We present a large AML tumour excised from a direct specified living donor kidney, prior to transplantation. The first case of a direct specified live donor kidney transplantation after ex vivo excision of AML was performed in 1993.7 There have been several reports of successful renal transplantation with AML in situ. In one case, the lesion was left in situ due to its small size and central location.8 Follow up radiological studies of the lesion have shown no further increase in size despite immunosuppression 18 months post operatively. There have been reports of ex vivo excision of AML in cadaveric kidneys.9 Others have opted for an in vivo excision of an AML under cold ischaemia prior to nephrectomy and transplantation.10 Proposed benefits of in vivo excision include, the ability to extensively evaluate the repair to the excision site at the theoretical expense of an additional re-perfusion episode after cold ischaemia. However we believe the ex vivo approach was more favourable owing to the AML size and location as it provided a more controlled environment, i.e. no risk of bleeding during the dissection. Cold ischaemia time is short in the live donor setting, therefore not significantly longer following the ex vivo dissection. Radiological angiographic embolisation would have been an option, however, after discussion with our radiology colleagues, it was felt that the location and size made for a high risk of failure and recurrence through this approach. Taking this into account we proceeded with a meticulous back table resection. Only the tumour was excised, sparing all the renal parenchyma and avoiding the complications associated with embolisation.

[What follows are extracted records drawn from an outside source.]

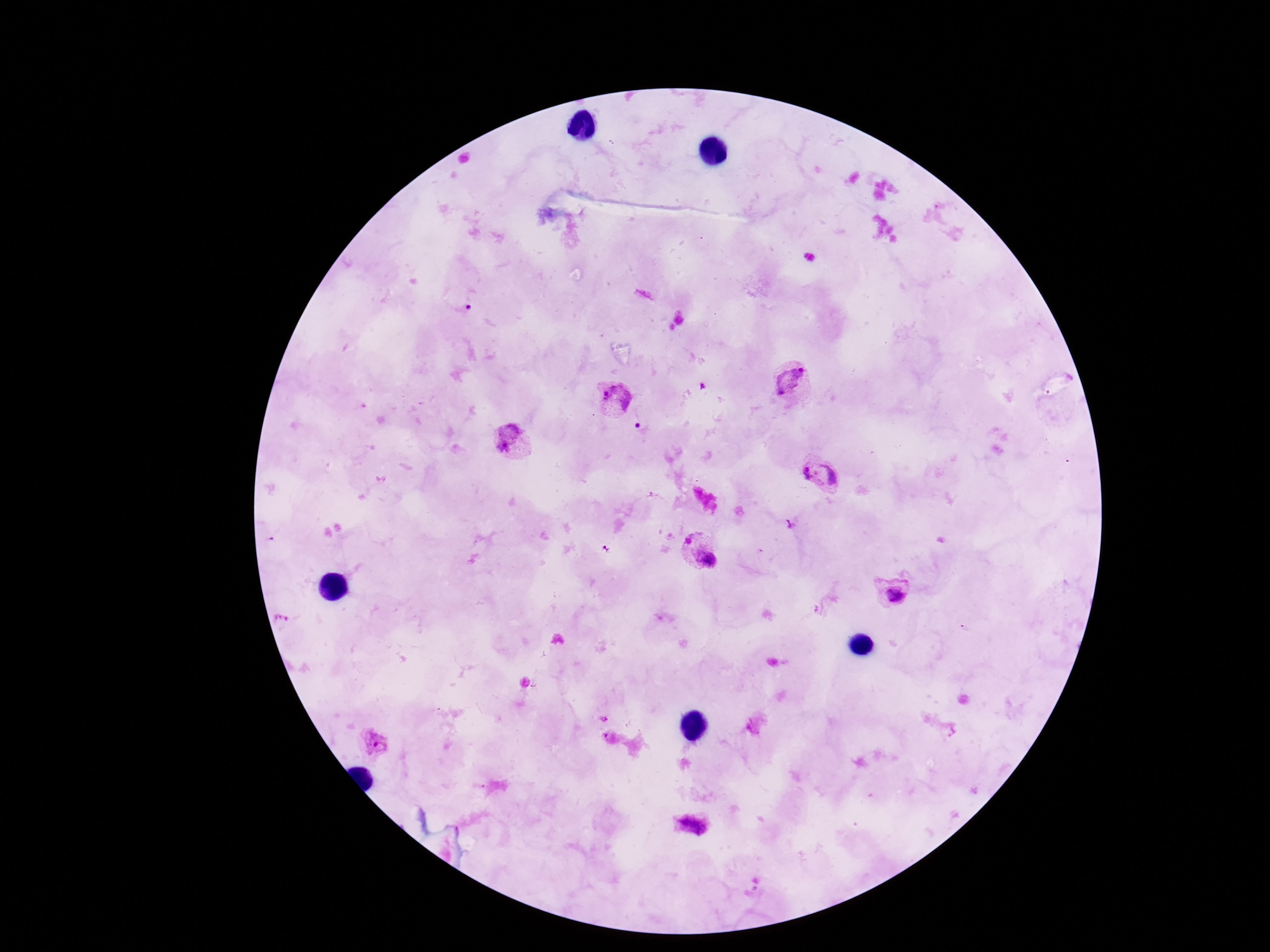
Approximate centers as (x, y) in pixels. Plasmodium parasite locations: (792, 383), (615, 398), (512, 441), (820, 475), (701, 552), (892, 592), (373, 742), (690, 825). Smartphone photograph taken through the microscope eyepiece. 100x magnification. Giemsa-stained preparation. Thick peripheral-blood smear. Single field of view. Image is 1270×952 pixels. Patient malaria status: infected.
Name the blood parasite species.
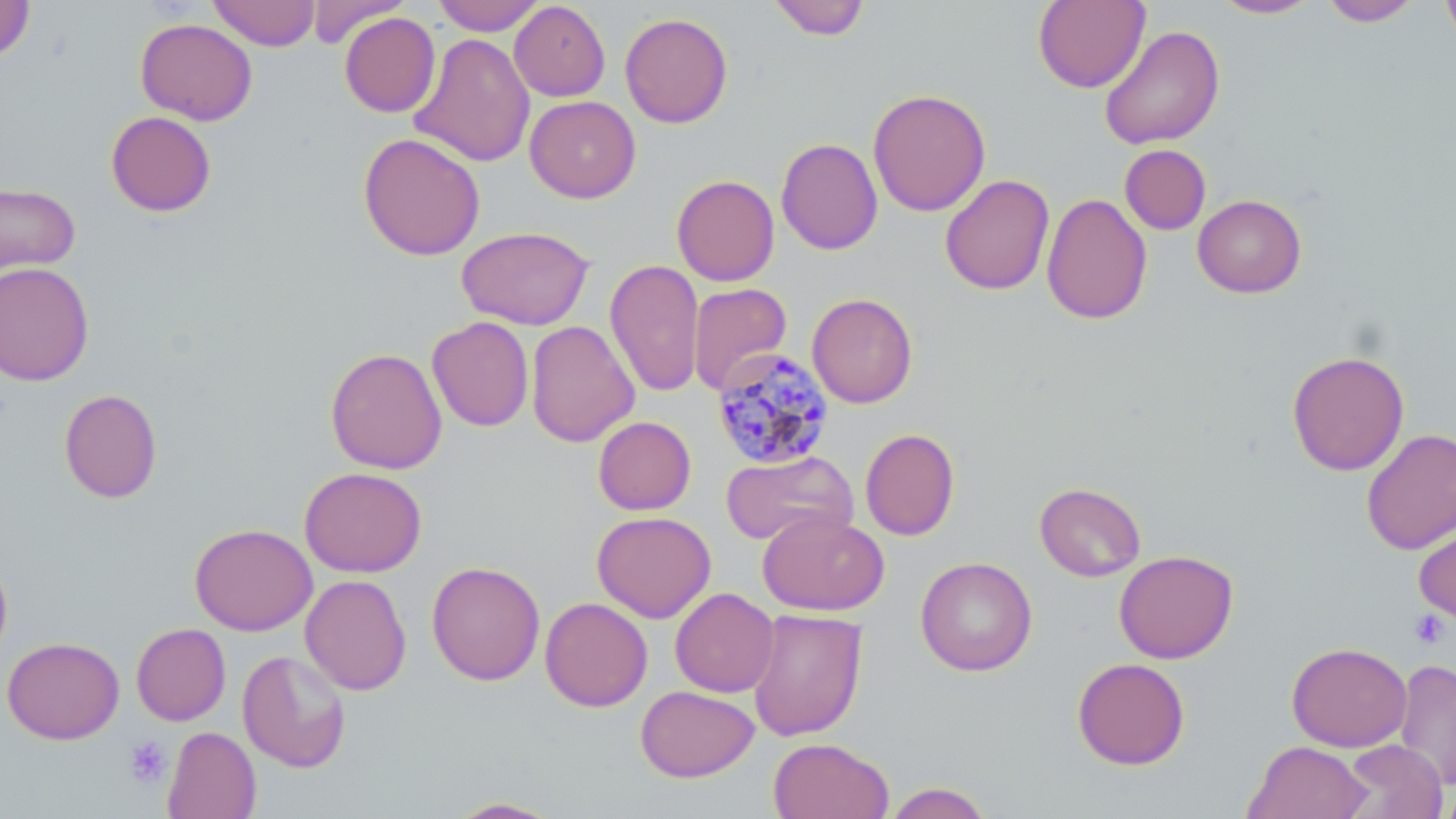
Plasmodium malariae.

Summary:
  - Coordinate format: approximate bounding boxes as [x1, y1, x2, y2] in pixels
  - Plasmodium malariae-infected red blood cell locations: [711, 346, 834, 470]
  - Uninfected red blood cell locations: [0, 0, 34, 63], [208, 0, 321, 51], [305, 0, 410, 48], [432, 0, 545, 35], [767, 0, 871, 41], [1210, 0, 1321, 19], [1440, 0, 1456, 51], [509, 1, 611, 101], [1033, 1, 1150, 93], [1318, 1, 1424, 27], [339, 12, 441, 118], [619, 13, 733, 128], [135, 18, 258, 125], [1098, 25, 1225, 150], [409, 32, 536, 168], [868, 88, 991, 217], [525, 95, 641, 203], [105, 111, 216, 216], [358, 133, 486, 260], [776, 138, 883, 255], [1120, 144, 1211, 235], [939, 174, 1054, 295], [672, 175, 780, 286], [0, 182, 80, 276], [1041, 193, 1153, 325], [1192, 194, 1307, 298], [456, 225, 595, 330], [605, 259, 705, 397], [0, 261, 94, 386], [688, 283, 792, 396], [807, 293, 918, 409], [427, 316, 534, 432], [525, 320, 640, 447], [325, 348, 447, 474], [1287, 350, 1410, 476], [59, 389, 162, 503], [593, 416, 696, 515], [1361, 427, 1456, 556], [860, 428, 960, 540], [721, 450, 858, 547], [299, 467, 427, 577], [1034, 482, 1146, 581], [591, 511, 716, 623], [757, 511, 889, 616], [1414, 518, 1456, 628], [189, 523, 318, 636], [1114, 550, 1238, 664], [0, 551, 13, 666], [915, 556, 1037, 677], [427, 560, 546, 686], [299, 575, 412, 696], [670, 588, 779, 697], [540, 596, 653, 712], [746, 608, 869, 742], [131, 623, 231, 725], [2, 636, 124, 743], [1287, 642, 1412, 752], [238, 649, 351, 773], [1072, 657, 1190, 770], [1393, 658, 1456, 790], [635, 685, 759, 782], [163, 726, 261, 819], [768, 738, 895, 819], [1338, 739, 1448, 819], [1243, 741, 1373, 819], [882, 782, 994, 819], [1436, 783, 1456, 819], [444, 796, 567, 818]
  - Platelet locations: [1408, 610, 1450, 649], [124, 737, 171, 788]
  - Image size: 1456×819 pixels
  - Field of view: one of a larger specimen
  - Modality: optical microscopy
  - Stain: May-Grünwald-Giemsa
  - Preparation: thin blood film
  - Magnification: 1000x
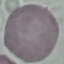
Summary:
  - Malaria status: uninfected
  - Preparation: thin blood film
  - Stain: Giemsa
  - Capture: smartphone through the microscope eyepiece
  - Image type: cell patch, automatically extracted from a larger field of view and resized to 64 × 64 pixels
Identify the cell.
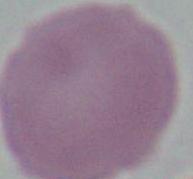

An erythrocyte.

Captured at 1000x magnification. Micrograph.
Assess the morphology of the erythrocytes.
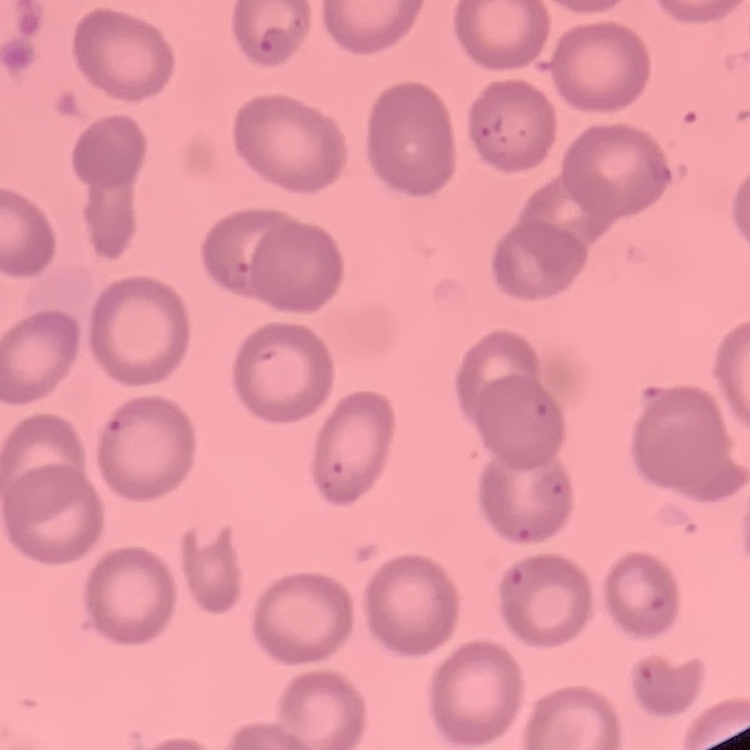

No rouleaux formation.

Summary:
  - Stain: Field's or Giemsa
  - Preparation: thin blood film
  - Image type: square crop of a larger photomicrograph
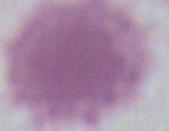
{
  "modality": "micrograph",
  "magnification": "1000x",
  "identification": "erythrocyte"
}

AML has two recognised aetiologies; associated with the tuberous sclerosis complex of pathologies or sporadic in nature. The donor's DNA was not examined for the presence of tuberous sclerosis due to the nature of her AML. In tuberous sclerosis, tumours are often larger and affect multiple organs. There was no evidence of this on her pre-operative investigations. Furthermore in tuberous sclerosis, AML's are often bilateral and diagnosed in childhood or early adult life.
The AML affected kidney was utilised, which reduced the risk of life threatening haemorrhage associated with large AMLs. The donor was particularly happy to be helping her loved one whilst also being treated simultaneously in one procedure.
Despite the high risk of rupture and intra-operative bleeding, with careful pre-operative planning and meticulous intra-operative care the removal of the AML and direct specified kidney transplantation was possible.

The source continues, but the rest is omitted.